June was an incredibly busy month. Long hours at work coupled with moving one weekend then helping my sister move the next as well as no internet connection for well over a week has meant no access to the Blog and last ditch efforts at an internet connection at the local library and visiting our old place. At the end of all the kerfuffle, we are happy to announce Colliwat Farm is now semi-rural on a 2.5 acre block about 30 mins south of Brisbane. The chooks and cat survived the move intact and were surprisingly not too stressed. The new chook pen is not all that secure; however, and I'm greeted each day at the front door by a cheeky Hopscotch looking at me endearingly.

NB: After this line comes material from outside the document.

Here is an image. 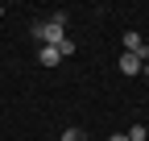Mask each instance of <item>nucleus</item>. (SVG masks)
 Wrapping results in <instances>:
<instances>
[{"label": "nucleus", "instance_id": "1", "mask_svg": "<svg viewBox=\"0 0 149 141\" xmlns=\"http://www.w3.org/2000/svg\"><path fill=\"white\" fill-rule=\"evenodd\" d=\"M33 38L42 42V46H58L66 38V13H54L50 21H37L33 25Z\"/></svg>", "mask_w": 149, "mask_h": 141}, {"label": "nucleus", "instance_id": "2", "mask_svg": "<svg viewBox=\"0 0 149 141\" xmlns=\"http://www.w3.org/2000/svg\"><path fill=\"white\" fill-rule=\"evenodd\" d=\"M124 54H137V58L149 62V46L141 42V33H137V29H128V33H124Z\"/></svg>", "mask_w": 149, "mask_h": 141}, {"label": "nucleus", "instance_id": "3", "mask_svg": "<svg viewBox=\"0 0 149 141\" xmlns=\"http://www.w3.org/2000/svg\"><path fill=\"white\" fill-rule=\"evenodd\" d=\"M141 66H145V58H137V54H120V70H124L128 79L141 75Z\"/></svg>", "mask_w": 149, "mask_h": 141}, {"label": "nucleus", "instance_id": "4", "mask_svg": "<svg viewBox=\"0 0 149 141\" xmlns=\"http://www.w3.org/2000/svg\"><path fill=\"white\" fill-rule=\"evenodd\" d=\"M37 62H42V66H58V62H62L58 46H42V50H37Z\"/></svg>", "mask_w": 149, "mask_h": 141}, {"label": "nucleus", "instance_id": "5", "mask_svg": "<svg viewBox=\"0 0 149 141\" xmlns=\"http://www.w3.org/2000/svg\"><path fill=\"white\" fill-rule=\"evenodd\" d=\"M124 137H128V141H149V133H145V125H133V129L124 133Z\"/></svg>", "mask_w": 149, "mask_h": 141}, {"label": "nucleus", "instance_id": "6", "mask_svg": "<svg viewBox=\"0 0 149 141\" xmlns=\"http://www.w3.org/2000/svg\"><path fill=\"white\" fill-rule=\"evenodd\" d=\"M74 50H79V46H74L70 38H62V42H58V54H62V58H70V54H74Z\"/></svg>", "mask_w": 149, "mask_h": 141}, {"label": "nucleus", "instance_id": "7", "mask_svg": "<svg viewBox=\"0 0 149 141\" xmlns=\"http://www.w3.org/2000/svg\"><path fill=\"white\" fill-rule=\"evenodd\" d=\"M58 141H87V137H83V129H66Z\"/></svg>", "mask_w": 149, "mask_h": 141}, {"label": "nucleus", "instance_id": "8", "mask_svg": "<svg viewBox=\"0 0 149 141\" xmlns=\"http://www.w3.org/2000/svg\"><path fill=\"white\" fill-rule=\"evenodd\" d=\"M108 141H128V137H124V133H112V137H108Z\"/></svg>", "mask_w": 149, "mask_h": 141}, {"label": "nucleus", "instance_id": "9", "mask_svg": "<svg viewBox=\"0 0 149 141\" xmlns=\"http://www.w3.org/2000/svg\"><path fill=\"white\" fill-rule=\"evenodd\" d=\"M141 75H149V62H145V66H141Z\"/></svg>", "mask_w": 149, "mask_h": 141}]
</instances>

It seems she's now taught the others her escape route too as I found three of them out and about scratching around in the garden on several occasions. Luckily there's nothing too precious in the gardens at this stage that I'm worried about losing to beak or claw.

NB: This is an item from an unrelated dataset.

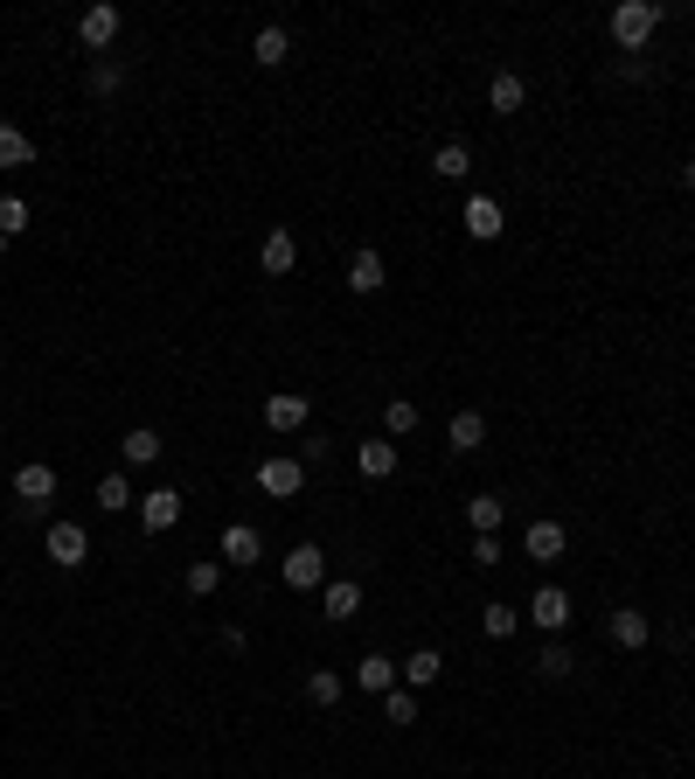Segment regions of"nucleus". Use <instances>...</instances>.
Masks as SVG:
<instances>
[{"label": "nucleus", "instance_id": "obj_37", "mask_svg": "<svg viewBox=\"0 0 695 779\" xmlns=\"http://www.w3.org/2000/svg\"><path fill=\"white\" fill-rule=\"evenodd\" d=\"M501 557H508V550H501V536H473V564H480V570H494Z\"/></svg>", "mask_w": 695, "mask_h": 779}, {"label": "nucleus", "instance_id": "obj_9", "mask_svg": "<svg viewBox=\"0 0 695 779\" xmlns=\"http://www.w3.org/2000/svg\"><path fill=\"white\" fill-rule=\"evenodd\" d=\"M306 418H314V404H306L299 389H278V397H265V425H272V432L293 438V432H306Z\"/></svg>", "mask_w": 695, "mask_h": 779}, {"label": "nucleus", "instance_id": "obj_17", "mask_svg": "<svg viewBox=\"0 0 695 779\" xmlns=\"http://www.w3.org/2000/svg\"><path fill=\"white\" fill-rule=\"evenodd\" d=\"M223 557L237 564V570H251L257 557H265V536H257L251 523H229V529H223Z\"/></svg>", "mask_w": 695, "mask_h": 779}, {"label": "nucleus", "instance_id": "obj_28", "mask_svg": "<svg viewBox=\"0 0 695 779\" xmlns=\"http://www.w3.org/2000/svg\"><path fill=\"white\" fill-rule=\"evenodd\" d=\"M84 84H91V98H119V91H125V63H119V57H98Z\"/></svg>", "mask_w": 695, "mask_h": 779}, {"label": "nucleus", "instance_id": "obj_30", "mask_svg": "<svg viewBox=\"0 0 695 779\" xmlns=\"http://www.w3.org/2000/svg\"><path fill=\"white\" fill-rule=\"evenodd\" d=\"M382 425H390V438H410V432H418V404L390 397V404H382Z\"/></svg>", "mask_w": 695, "mask_h": 779}, {"label": "nucleus", "instance_id": "obj_10", "mask_svg": "<svg viewBox=\"0 0 695 779\" xmlns=\"http://www.w3.org/2000/svg\"><path fill=\"white\" fill-rule=\"evenodd\" d=\"M257 265H265V279H286V272L299 265V237H293L286 223L265 230V251H257Z\"/></svg>", "mask_w": 695, "mask_h": 779}, {"label": "nucleus", "instance_id": "obj_25", "mask_svg": "<svg viewBox=\"0 0 695 779\" xmlns=\"http://www.w3.org/2000/svg\"><path fill=\"white\" fill-rule=\"evenodd\" d=\"M467 523H473V536H494V529L508 523V502H501V495H473V502H467Z\"/></svg>", "mask_w": 695, "mask_h": 779}, {"label": "nucleus", "instance_id": "obj_4", "mask_svg": "<svg viewBox=\"0 0 695 779\" xmlns=\"http://www.w3.org/2000/svg\"><path fill=\"white\" fill-rule=\"evenodd\" d=\"M49 495H57V466H42V459L14 466V515H42Z\"/></svg>", "mask_w": 695, "mask_h": 779}, {"label": "nucleus", "instance_id": "obj_24", "mask_svg": "<svg viewBox=\"0 0 695 779\" xmlns=\"http://www.w3.org/2000/svg\"><path fill=\"white\" fill-rule=\"evenodd\" d=\"M29 161H35V140L14 119H0V168H29Z\"/></svg>", "mask_w": 695, "mask_h": 779}, {"label": "nucleus", "instance_id": "obj_13", "mask_svg": "<svg viewBox=\"0 0 695 779\" xmlns=\"http://www.w3.org/2000/svg\"><path fill=\"white\" fill-rule=\"evenodd\" d=\"M605 634H612V647H626V655H633V647H647V640H654V619L640 613V606H620V613L605 619Z\"/></svg>", "mask_w": 695, "mask_h": 779}, {"label": "nucleus", "instance_id": "obj_16", "mask_svg": "<svg viewBox=\"0 0 695 779\" xmlns=\"http://www.w3.org/2000/svg\"><path fill=\"white\" fill-rule=\"evenodd\" d=\"M397 675H403V668H397L390 655H362V661H355V689H369V696H390V689H397Z\"/></svg>", "mask_w": 695, "mask_h": 779}, {"label": "nucleus", "instance_id": "obj_6", "mask_svg": "<svg viewBox=\"0 0 695 779\" xmlns=\"http://www.w3.org/2000/svg\"><path fill=\"white\" fill-rule=\"evenodd\" d=\"M529 619H535L550 640H563V634H571V591H563V585H543V591L529 599Z\"/></svg>", "mask_w": 695, "mask_h": 779}, {"label": "nucleus", "instance_id": "obj_31", "mask_svg": "<svg viewBox=\"0 0 695 779\" xmlns=\"http://www.w3.org/2000/svg\"><path fill=\"white\" fill-rule=\"evenodd\" d=\"M140 495H133V487H125V474H105V480H98V508H112V515H125V508H133Z\"/></svg>", "mask_w": 695, "mask_h": 779}, {"label": "nucleus", "instance_id": "obj_32", "mask_svg": "<svg viewBox=\"0 0 695 779\" xmlns=\"http://www.w3.org/2000/svg\"><path fill=\"white\" fill-rule=\"evenodd\" d=\"M480 634H487V640H508V634H514V606H508V599H494V606L480 613Z\"/></svg>", "mask_w": 695, "mask_h": 779}, {"label": "nucleus", "instance_id": "obj_12", "mask_svg": "<svg viewBox=\"0 0 695 779\" xmlns=\"http://www.w3.org/2000/svg\"><path fill=\"white\" fill-rule=\"evenodd\" d=\"M459 223H467V237H473V244H494L501 230H508V216H501V202H494V195H473Z\"/></svg>", "mask_w": 695, "mask_h": 779}, {"label": "nucleus", "instance_id": "obj_3", "mask_svg": "<svg viewBox=\"0 0 695 779\" xmlns=\"http://www.w3.org/2000/svg\"><path fill=\"white\" fill-rule=\"evenodd\" d=\"M278 570H286V591H320L327 585V550L320 543H293V550L278 557Z\"/></svg>", "mask_w": 695, "mask_h": 779}, {"label": "nucleus", "instance_id": "obj_11", "mask_svg": "<svg viewBox=\"0 0 695 779\" xmlns=\"http://www.w3.org/2000/svg\"><path fill=\"white\" fill-rule=\"evenodd\" d=\"M320 613L334 619V627H348V619L362 613V585H355V578H327L320 585Z\"/></svg>", "mask_w": 695, "mask_h": 779}, {"label": "nucleus", "instance_id": "obj_33", "mask_svg": "<svg viewBox=\"0 0 695 779\" xmlns=\"http://www.w3.org/2000/svg\"><path fill=\"white\" fill-rule=\"evenodd\" d=\"M29 230V202L21 195H0V237H21Z\"/></svg>", "mask_w": 695, "mask_h": 779}, {"label": "nucleus", "instance_id": "obj_29", "mask_svg": "<svg viewBox=\"0 0 695 779\" xmlns=\"http://www.w3.org/2000/svg\"><path fill=\"white\" fill-rule=\"evenodd\" d=\"M182 585H188V599H209V591L223 585V564H216V557H202V564H188V578H182Z\"/></svg>", "mask_w": 695, "mask_h": 779}, {"label": "nucleus", "instance_id": "obj_39", "mask_svg": "<svg viewBox=\"0 0 695 779\" xmlns=\"http://www.w3.org/2000/svg\"><path fill=\"white\" fill-rule=\"evenodd\" d=\"M0 257H8V237H0Z\"/></svg>", "mask_w": 695, "mask_h": 779}, {"label": "nucleus", "instance_id": "obj_21", "mask_svg": "<svg viewBox=\"0 0 695 779\" xmlns=\"http://www.w3.org/2000/svg\"><path fill=\"white\" fill-rule=\"evenodd\" d=\"M348 293H382V251H355L348 257Z\"/></svg>", "mask_w": 695, "mask_h": 779}, {"label": "nucleus", "instance_id": "obj_8", "mask_svg": "<svg viewBox=\"0 0 695 779\" xmlns=\"http://www.w3.org/2000/svg\"><path fill=\"white\" fill-rule=\"evenodd\" d=\"M563 550H571V529L563 523H529L522 529V557L529 564H563Z\"/></svg>", "mask_w": 695, "mask_h": 779}, {"label": "nucleus", "instance_id": "obj_34", "mask_svg": "<svg viewBox=\"0 0 695 779\" xmlns=\"http://www.w3.org/2000/svg\"><path fill=\"white\" fill-rule=\"evenodd\" d=\"M382 717H390V724H418V696H410V689H390V696H382Z\"/></svg>", "mask_w": 695, "mask_h": 779}, {"label": "nucleus", "instance_id": "obj_18", "mask_svg": "<svg viewBox=\"0 0 695 779\" xmlns=\"http://www.w3.org/2000/svg\"><path fill=\"white\" fill-rule=\"evenodd\" d=\"M446 446H452V453H480V446H487V418H480V411H452Z\"/></svg>", "mask_w": 695, "mask_h": 779}, {"label": "nucleus", "instance_id": "obj_1", "mask_svg": "<svg viewBox=\"0 0 695 779\" xmlns=\"http://www.w3.org/2000/svg\"><path fill=\"white\" fill-rule=\"evenodd\" d=\"M605 29H612V42H620L626 57H640V49L654 42V29H661V8H654V0H620Z\"/></svg>", "mask_w": 695, "mask_h": 779}, {"label": "nucleus", "instance_id": "obj_38", "mask_svg": "<svg viewBox=\"0 0 695 779\" xmlns=\"http://www.w3.org/2000/svg\"><path fill=\"white\" fill-rule=\"evenodd\" d=\"M682 189H688V195H695V161H688V168H682Z\"/></svg>", "mask_w": 695, "mask_h": 779}, {"label": "nucleus", "instance_id": "obj_35", "mask_svg": "<svg viewBox=\"0 0 695 779\" xmlns=\"http://www.w3.org/2000/svg\"><path fill=\"white\" fill-rule=\"evenodd\" d=\"M535 668H543L550 682H563V675H571L578 661H571V647H563V640H550V647H543V661H535Z\"/></svg>", "mask_w": 695, "mask_h": 779}, {"label": "nucleus", "instance_id": "obj_7", "mask_svg": "<svg viewBox=\"0 0 695 779\" xmlns=\"http://www.w3.org/2000/svg\"><path fill=\"white\" fill-rule=\"evenodd\" d=\"M119 29H125V14L112 8V0H98V8L76 14V42H84V49H112V42H119Z\"/></svg>", "mask_w": 695, "mask_h": 779}, {"label": "nucleus", "instance_id": "obj_14", "mask_svg": "<svg viewBox=\"0 0 695 779\" xmlns=\"http://www.w3.org/2000/svg\"><path fill=\"white\" fill-rule=\"evenodd\" d=\"M140 523L161 536V529H174L182 523V487H153V495H140Z\"/></svg>", "mask_w": 695, "mask_h": 779}, {"label": "nucleus", "instance_id": "obj_22", "mask_svg": "<svg viewBox=\"0 0 695 779\" xmlns=\"http://www.w3.org/2000/svg\"><path fill=\"white\" fill-rule=\"evenodd\" d=\"M431 174H439V181H467L473 174V146L467 140H446L439 153H431Z\"/></svg>", "mask_w": 695, "mask_h": 779}, {"label": "nucleus", "instance_id": "obj_26", "mask_svg": "<svg viewBox=\"0 0 695 779\" xmlns=\"http://www.w3.org/2000/svg\"><path fill=\"white\" fill-rule=\"evenodd\" d=\"M125 466H153V459H161L167 446H161V432H146V425H133V432H125Z\"/></svg>", "mask_w": 695, "mask_h": 779}, {"label": "nucleus", "instance_id": "obj_15", "mask_svg": "<svg viewBox=\"0 0 695 779\" xmlns=\"http://www.w3.org/2000/svg\"><path fill=\"white\" fill-rule=\"evenodd\" d=\"M397 459H403V453H397V438H362V446H355V466H362L369 480H390V474H397Z\"/></svg>", "mask_w": 695, "mask_h": 779}, {"label": "nucleus", "instance_id": "obj_36", "mask_svg": "<svg viewBox=\"0 0 695 779\" xmlns=\"http://www.w3.org/2000/svg\"><path fill=\"white\" fill-rule=\"evenodd\" d=\"M320 459H334V438L327 432H299V466H320Z\"/></svg>", "mask_w": 695, "mask_h": 779}, {"label": "nucleus", "instance_id": "obj_19", "mask_svg": "<svg viewBox=\"0 0 695 779\" xmlns=\"http://www.w3.org/2000/svg\"><path fill=\"white\" fill-rule=\"evenodd\" d=\"M487 105H494L501 119H514V112L529 105V84H522V77H514V70H501L494 84H487Z\"/></svg>", "mask_w": 695, "mask_h": 779}, {"label": "nucleus", "instance_id": "obj_20", "mask_svg": "<svg viewBox=\"0 0 695 779\" xmlns=\"http://www.w3.org/2000/svg\"><path fill=\"white\" fill-rule=\"evenodd\" d=\"M397 668H403V689H431V682H439V675H446L439 647H418V655H403Z\"/></svg>", "mask_w": 695, "mask_h": 779}, {"label": "nucleus", "instance_id": "obj_27", "mask_svg": "<svg viewBox=\"0 0 695 779\" xmlns=\"http://www.w3.org/2000/svg\"><path fill=\"white\" fill-rule=\"evenodd\" d=\"M341 696H348V682H341V675H334V668H314V675H306V704L334 710V704H341Z\"/></svg>", "mask_w": 695, "mask_h": 779}, {"label": "nucleus", "instance_id": "obj_23", "mask_svg": "<svg viewBox=\"0 0 695 779\" xmlns=\"http://www.w3.org/2000/svg\"><path fill=\"white\" fill-rule=\"evenodd\" d=\"M251 57H257V63H265V70H278V63H293V36H286V29H278V21H272V29H257V42H251Z\"/></svg>", "mask_w": 695, "mask_h": 779}, {"label": "nucleus", "instance_id": "obj_2", "mask_svg": "<svg viewBox=\"0 0 695 779\" xmlns=\"http://www.w3.org/2000/svg\"><path fill=\"white\" fill-rule=\"evenodd\" d=\"M42 550H49V564H57V570H84L91 564V529L84 523H49Z\"/></svg>", "mask_w": 695, "mask_h": 779}, {"label": "nucleus", "instance_id": "obj_5", "mask_svg": "<svg viewBox=\"0 0 695 779\" xmlns=\"http://www.w3.org/2000/svg\"><path fill=\"white\" fill-rule=\"evenodd\" d=\"M257 487H265L272 502H293L299 487H306V466L293 453H272V459H257Z\"/></svg>", "mask_w": 695, "mask_h": 779}]
</instances>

It's been continuously raining for the last 4 or 5 days (the washing is still on the line!) which has meant not much can be done outside. We've been disappointed to find the downpipes are not delivering the rainwater to the water tanks with only a very marginal increase in the level despite half an inch of rain in the last 24 hours. We've devised a new route which will involve some replumbing of downpipes but will hopefully mean more rain in the tank so we don't have to rely on trickle feed.

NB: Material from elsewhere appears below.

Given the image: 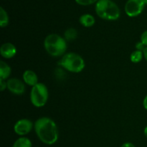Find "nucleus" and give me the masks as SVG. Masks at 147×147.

Another water issue has been the pump in one of the grey water tanks. It trips the power for the entire house when we attempt to switch it on. Hubby persevered and managed to get it working intermittently and long enough to eventually drain most of the tank. The pump it still not working properly and looks like we'll need a new one.
On the bright side the dam is full and we were able to check out the overflow pipe in action one afternoon. It was nice to listen to the chuckle of running water under and over rocks not far from our front door. We were excited before moving in at the prospect of swamp hens living in the dam. After the move we've found we got much more than we were expecting: not only are there swamp hens but ducks that ski across the surface daily and a resident turtle!
I've been itching to get out in the garden and have been thinking and making plans with all the wet weather forcing restraint and a patient approach. The garden is currently a sparse higgeldy-piggeldy mess of vaguely matching plants. Fortunately the garden beds themselves are laid out well without much need for redesigning. I've been mulling over which plants to keep, which to dig up and feed to the compost and pondering over the overall theme for the garden. In the meantime we have to be content with our left produce from our old place - carrots, pumpkins and soon some peas.
The neighbours have dedicated the rear of their block (next to our house) to land for wildlife so a more native approach to the garden seems appropriate. It's also something I've been wanting to experiment with for a while in terms of aesthetics and edibles. Some edging for the dam is certainly in order to keep the toads out and the frogs in.
Next on the list is to choose a site for the orchard and vegie patch. It's likely the current chicken pen will become the vegie patch once it's been turned over by their little feet; that's if we can get them to stay put! It's a gently sloping, cleared section of soil near the dam that gets a decent amount of sunlight during the day. The soil here is a sticky clay and is fairly water repellent. Before I groaned, I reassured myself that at least it's something I'm familiar with and it can be worked into a beautiful loam with patience and the right materials. Time to get out there and start the compost heap!
I'll try to post some photos as soon as we have an internet connection again.